Open Peer Review. Open Publishing. Open Access. Open Discussion. Open Directory. Open Recommendations. Open API. Open Source.
Multi-Modal Few-Shot Learning: A Benchmark
Frederik Pahde, Moin Nabi, Tassilo Klein
Feb 12, 2018 (modified: Feb 12, 2018)ICLR 2018 Workshop Submissionreaders: everyone
Abstract:The state-of-the-art deep learning algorithms generally require large amounts of data for model training. Lack thereof can severely deteriorate the performance. To this end, we propose a multi-modal approach that facilitates bridging the information gap by means of meaningful joint embeddings. Specifically, we present a benchmark that is multi-modal during training (i.e. images and texts) and single-modal in testing time (i.e. images), with the associated task to utilize multi-modal data in base classes (with many samples), to learn explicit visual classifiers for novel classes (with few samples).
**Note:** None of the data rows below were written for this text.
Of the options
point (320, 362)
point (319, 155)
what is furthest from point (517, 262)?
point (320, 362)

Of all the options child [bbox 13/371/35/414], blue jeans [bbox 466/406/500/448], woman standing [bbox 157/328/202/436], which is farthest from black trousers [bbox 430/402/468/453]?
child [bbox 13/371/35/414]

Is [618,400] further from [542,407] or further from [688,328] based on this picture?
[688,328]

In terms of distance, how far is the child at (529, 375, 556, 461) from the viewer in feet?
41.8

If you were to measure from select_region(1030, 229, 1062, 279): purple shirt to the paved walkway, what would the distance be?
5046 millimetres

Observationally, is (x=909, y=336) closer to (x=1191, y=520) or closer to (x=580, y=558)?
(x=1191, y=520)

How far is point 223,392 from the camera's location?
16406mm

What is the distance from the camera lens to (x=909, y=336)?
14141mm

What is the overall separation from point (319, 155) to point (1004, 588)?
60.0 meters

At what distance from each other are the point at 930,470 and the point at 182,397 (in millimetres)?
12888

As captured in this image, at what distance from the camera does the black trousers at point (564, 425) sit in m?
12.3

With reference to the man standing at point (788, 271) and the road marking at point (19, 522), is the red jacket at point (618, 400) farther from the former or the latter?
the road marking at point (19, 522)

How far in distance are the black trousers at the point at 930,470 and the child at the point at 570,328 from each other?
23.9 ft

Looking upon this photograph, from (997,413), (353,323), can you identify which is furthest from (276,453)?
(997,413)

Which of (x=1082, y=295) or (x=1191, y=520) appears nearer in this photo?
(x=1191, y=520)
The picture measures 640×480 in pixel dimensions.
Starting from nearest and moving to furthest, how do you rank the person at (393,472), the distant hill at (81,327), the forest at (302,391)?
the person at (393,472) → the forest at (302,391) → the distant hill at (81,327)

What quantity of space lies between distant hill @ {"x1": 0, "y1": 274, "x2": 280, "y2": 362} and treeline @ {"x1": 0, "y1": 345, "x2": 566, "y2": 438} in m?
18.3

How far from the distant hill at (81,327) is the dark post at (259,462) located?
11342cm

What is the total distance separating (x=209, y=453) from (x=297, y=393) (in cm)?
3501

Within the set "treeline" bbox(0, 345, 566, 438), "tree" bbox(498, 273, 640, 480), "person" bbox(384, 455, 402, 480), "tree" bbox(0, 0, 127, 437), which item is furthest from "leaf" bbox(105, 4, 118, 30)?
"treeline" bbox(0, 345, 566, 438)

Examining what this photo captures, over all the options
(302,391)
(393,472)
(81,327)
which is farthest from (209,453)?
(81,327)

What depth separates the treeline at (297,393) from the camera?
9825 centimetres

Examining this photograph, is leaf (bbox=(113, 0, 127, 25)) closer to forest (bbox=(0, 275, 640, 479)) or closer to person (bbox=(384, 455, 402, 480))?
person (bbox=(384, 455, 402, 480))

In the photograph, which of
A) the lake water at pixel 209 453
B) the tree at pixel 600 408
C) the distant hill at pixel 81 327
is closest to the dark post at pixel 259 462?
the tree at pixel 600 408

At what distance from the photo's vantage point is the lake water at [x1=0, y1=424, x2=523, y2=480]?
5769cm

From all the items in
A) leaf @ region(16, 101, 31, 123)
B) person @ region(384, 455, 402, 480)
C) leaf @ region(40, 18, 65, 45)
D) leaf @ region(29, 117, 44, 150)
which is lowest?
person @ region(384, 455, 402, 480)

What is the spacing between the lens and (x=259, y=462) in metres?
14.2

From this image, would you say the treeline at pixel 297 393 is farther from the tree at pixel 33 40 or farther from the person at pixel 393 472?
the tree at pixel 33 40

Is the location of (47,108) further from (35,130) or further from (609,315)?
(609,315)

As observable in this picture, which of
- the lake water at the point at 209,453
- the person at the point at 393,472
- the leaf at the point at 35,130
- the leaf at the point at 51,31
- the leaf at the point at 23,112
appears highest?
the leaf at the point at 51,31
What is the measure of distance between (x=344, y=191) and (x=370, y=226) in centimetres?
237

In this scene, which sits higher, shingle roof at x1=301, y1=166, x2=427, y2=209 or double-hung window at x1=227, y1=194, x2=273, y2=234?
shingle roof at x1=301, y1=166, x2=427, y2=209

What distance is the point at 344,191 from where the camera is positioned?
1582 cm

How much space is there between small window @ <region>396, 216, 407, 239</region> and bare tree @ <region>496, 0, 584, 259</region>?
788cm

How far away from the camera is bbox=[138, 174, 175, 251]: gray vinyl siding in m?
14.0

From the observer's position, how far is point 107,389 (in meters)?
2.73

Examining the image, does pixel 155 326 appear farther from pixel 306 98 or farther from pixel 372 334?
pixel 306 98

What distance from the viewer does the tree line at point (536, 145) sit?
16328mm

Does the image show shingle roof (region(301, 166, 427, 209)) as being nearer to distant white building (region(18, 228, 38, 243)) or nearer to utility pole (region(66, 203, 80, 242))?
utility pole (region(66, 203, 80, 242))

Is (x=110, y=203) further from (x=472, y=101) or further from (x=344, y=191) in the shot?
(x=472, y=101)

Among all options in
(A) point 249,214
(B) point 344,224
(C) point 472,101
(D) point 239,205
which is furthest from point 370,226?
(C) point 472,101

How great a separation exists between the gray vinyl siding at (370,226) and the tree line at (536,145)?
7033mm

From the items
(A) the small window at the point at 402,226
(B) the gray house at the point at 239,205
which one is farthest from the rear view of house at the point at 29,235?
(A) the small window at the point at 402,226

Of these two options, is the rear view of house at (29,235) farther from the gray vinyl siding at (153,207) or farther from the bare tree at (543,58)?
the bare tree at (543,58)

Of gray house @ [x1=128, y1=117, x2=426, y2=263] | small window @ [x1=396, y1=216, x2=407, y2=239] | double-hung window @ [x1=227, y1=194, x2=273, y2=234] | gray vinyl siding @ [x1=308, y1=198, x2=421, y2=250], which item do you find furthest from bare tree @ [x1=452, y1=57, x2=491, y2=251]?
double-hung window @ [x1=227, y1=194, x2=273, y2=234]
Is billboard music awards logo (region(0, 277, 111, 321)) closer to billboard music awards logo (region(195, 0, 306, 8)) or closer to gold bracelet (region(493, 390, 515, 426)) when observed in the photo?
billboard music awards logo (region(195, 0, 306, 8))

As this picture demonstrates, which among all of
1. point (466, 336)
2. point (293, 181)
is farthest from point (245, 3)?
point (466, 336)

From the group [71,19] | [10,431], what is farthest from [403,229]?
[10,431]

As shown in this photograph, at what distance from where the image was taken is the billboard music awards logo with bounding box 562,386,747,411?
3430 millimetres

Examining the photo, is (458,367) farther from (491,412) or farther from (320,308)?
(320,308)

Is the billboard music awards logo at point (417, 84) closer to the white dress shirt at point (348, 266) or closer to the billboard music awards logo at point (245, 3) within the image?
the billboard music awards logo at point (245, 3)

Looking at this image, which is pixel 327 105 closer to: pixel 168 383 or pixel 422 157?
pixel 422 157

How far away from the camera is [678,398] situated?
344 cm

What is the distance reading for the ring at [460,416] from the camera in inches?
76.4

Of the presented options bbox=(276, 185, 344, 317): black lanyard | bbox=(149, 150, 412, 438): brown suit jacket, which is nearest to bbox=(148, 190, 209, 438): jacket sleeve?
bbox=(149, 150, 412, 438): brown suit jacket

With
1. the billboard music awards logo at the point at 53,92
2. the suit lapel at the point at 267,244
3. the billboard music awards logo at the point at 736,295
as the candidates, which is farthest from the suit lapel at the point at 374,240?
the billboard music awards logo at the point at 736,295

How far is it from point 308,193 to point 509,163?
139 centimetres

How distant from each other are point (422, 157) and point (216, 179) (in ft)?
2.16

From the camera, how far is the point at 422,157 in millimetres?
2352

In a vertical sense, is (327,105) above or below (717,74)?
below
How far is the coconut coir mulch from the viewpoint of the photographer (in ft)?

Next, we propose an framework built upon the idea of cross-modal data hallucination. In this regard, we introduce a discriminative text-conditional GAN for sample generation with a simple self-paced strategy for sample selection. Experiments on our proposed benchmark demonstrate that learning generative models in a cross-modal fashion facilitates few-shot learning by compensating the lack of data in novel categories.
TL;DR:We propose a benchmark for few-shot learning in multi-modal scenarios in conjunction with an approach including a discriminative text-conditional GAN for cross-modal sample generation with a simple self-paced strategy for sample selection.